**DATA TO USE**.
---+---
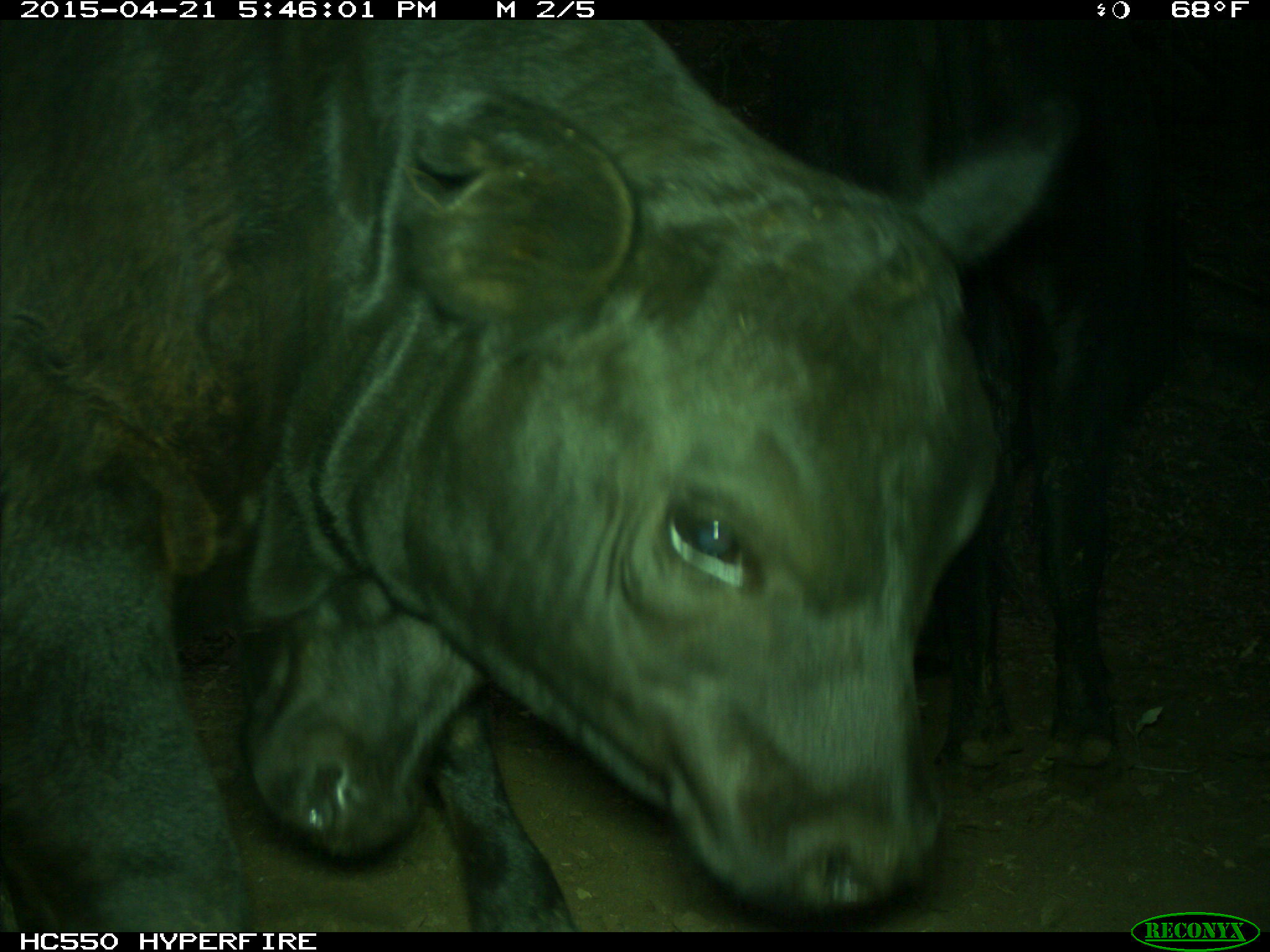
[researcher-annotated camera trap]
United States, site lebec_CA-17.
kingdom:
---+---
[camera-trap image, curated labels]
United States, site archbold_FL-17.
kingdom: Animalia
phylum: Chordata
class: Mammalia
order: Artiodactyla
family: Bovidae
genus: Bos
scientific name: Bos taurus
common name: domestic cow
---+---
**WHAT YOU ARE ASKED TO DO**.
Reproduce each line of the records in which "United" appears.

**WRITTEN SOLUTION**.
United States, site lebec_CA-17.
United States, site archbold_FL-17.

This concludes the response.